A abertura oficial da FIT Pantanal 2026, realizada na noite desta quarta-feira (3.6), no Centro de Eventos do Pantanal, marcou o início da maior feira de turismo das regiões Centro-Oeste e Norte do país, com números recordes e uma meta ambiciosa: alcançar 100 mil visitantes até o encerramento da programação.

O evento, que recebeu investimento de cerca de R$ 6 milhões do Governo de Mato Grosso, reúne representantes de 44 municípios, cerca de 100 artesãos, 130 expositores da agricultura familiar e empresários do setor turístico de diversas regiões do Estado. A feira segue até domingo (7), das 17h às 22 horas.

A expectativa representa um salto significativo em relação às edições anteriores. Em 2023, a feira recebeu cerca de 45 mil visitantes. Em 2024, o público subiu para 60 mil pessoas. Já em 2025, a FIT bateu recorde ao alcançar 70 mil visitantes. Agora, a organização aposta em um crescimento de mais de 40% para consolidar ainda mais o evento como principal vitrine do turismo mato-grossense.

Além da promoção de destinos turísticos, a feira se transformou em um espaço estratégico para geração de negócios, valorização cultural e fortalecimento das cadeias produtivas ligadas ao turismo.

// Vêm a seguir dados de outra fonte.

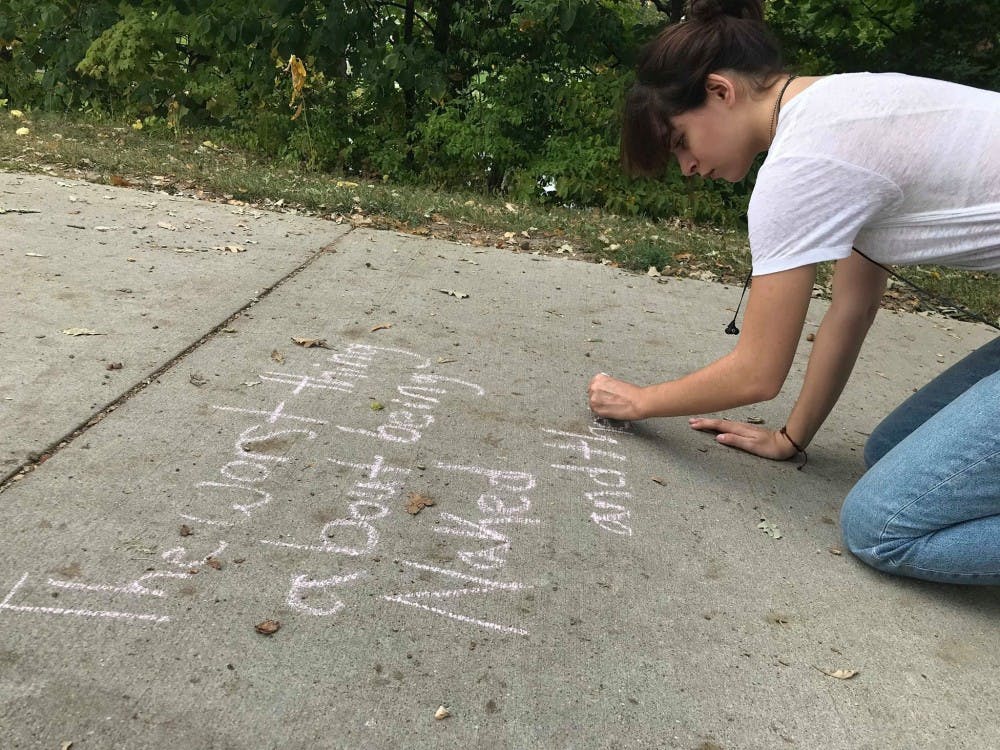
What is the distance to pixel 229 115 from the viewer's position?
6969 millimetres

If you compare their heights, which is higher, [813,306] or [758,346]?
[758,346]

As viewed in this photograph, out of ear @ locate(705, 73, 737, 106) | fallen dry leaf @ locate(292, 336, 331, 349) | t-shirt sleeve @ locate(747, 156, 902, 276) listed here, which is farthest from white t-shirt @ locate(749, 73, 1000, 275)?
fallen dry leaf @ locate(292, 336, 331, 349)

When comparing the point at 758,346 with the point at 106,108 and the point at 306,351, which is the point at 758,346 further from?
the point at 106,108

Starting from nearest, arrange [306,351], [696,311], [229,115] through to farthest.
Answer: [306,351]
[696,311]
[229,115]

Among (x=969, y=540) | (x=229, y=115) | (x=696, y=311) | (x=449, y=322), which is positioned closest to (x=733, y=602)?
(x=969, y=540)

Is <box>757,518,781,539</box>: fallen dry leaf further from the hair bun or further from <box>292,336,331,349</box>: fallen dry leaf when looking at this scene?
<box>292,336,331,349</box>: fallen dry leaf

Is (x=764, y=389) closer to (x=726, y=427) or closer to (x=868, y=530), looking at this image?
(x=868, y=530)

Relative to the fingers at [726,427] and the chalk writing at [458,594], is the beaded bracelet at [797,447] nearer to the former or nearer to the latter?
the fingers at [726,427]

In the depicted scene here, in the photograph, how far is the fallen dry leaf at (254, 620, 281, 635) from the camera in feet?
5.65

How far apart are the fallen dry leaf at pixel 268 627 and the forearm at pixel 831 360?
1667 mm

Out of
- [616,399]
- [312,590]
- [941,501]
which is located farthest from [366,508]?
[941,501]

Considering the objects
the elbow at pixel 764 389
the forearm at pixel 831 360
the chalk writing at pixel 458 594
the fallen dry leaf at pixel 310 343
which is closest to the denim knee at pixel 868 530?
the elbow at pixel 764 389

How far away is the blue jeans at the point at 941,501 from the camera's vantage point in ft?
6.38

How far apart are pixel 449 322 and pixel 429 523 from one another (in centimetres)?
145
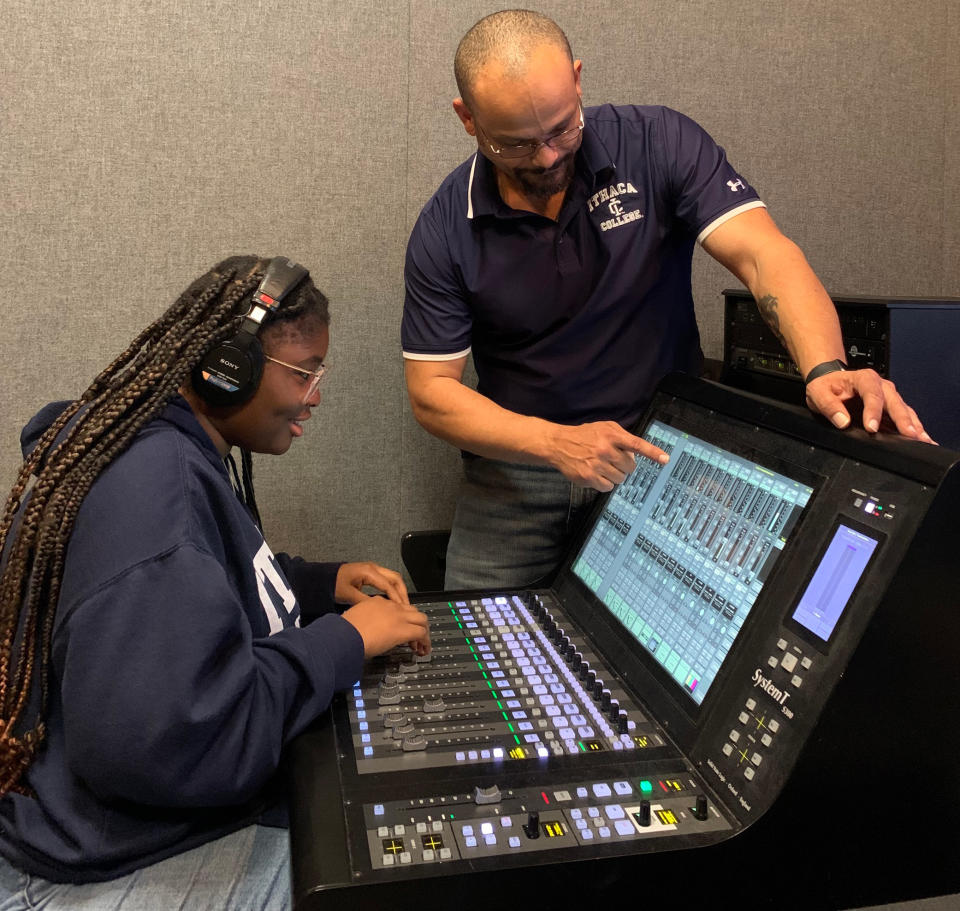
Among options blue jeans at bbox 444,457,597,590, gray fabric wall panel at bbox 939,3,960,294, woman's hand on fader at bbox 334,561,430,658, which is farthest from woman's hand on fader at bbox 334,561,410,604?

A programação reúne municípios, empreendedores, operadores turísticos, representantes da gastronomia regional, artesanato e agricultura familiar em um mesmo ambiente de exposição e comercialização. Durante a solenidade, o governador Otaviano Pivetta destacou que o turismo está entre as atividades econômicas consideradas prioritárias pelo Estado e afirmou que os investimentos em infraestrutura continuarão como forma de impulsionar o setor.

“O turismo é uma das vocações importantes que Mato Grosso tem. Desde que chegamos ao governo estamos procurando estimular o turismo e investir na infraestrutura. A FIT Pantanal é uma demonstração da potencialidade e da força desse mercado, que considero uma das principais fontes de renda para o Estado e que ainda tem muito espaço para crescer”, afirmou.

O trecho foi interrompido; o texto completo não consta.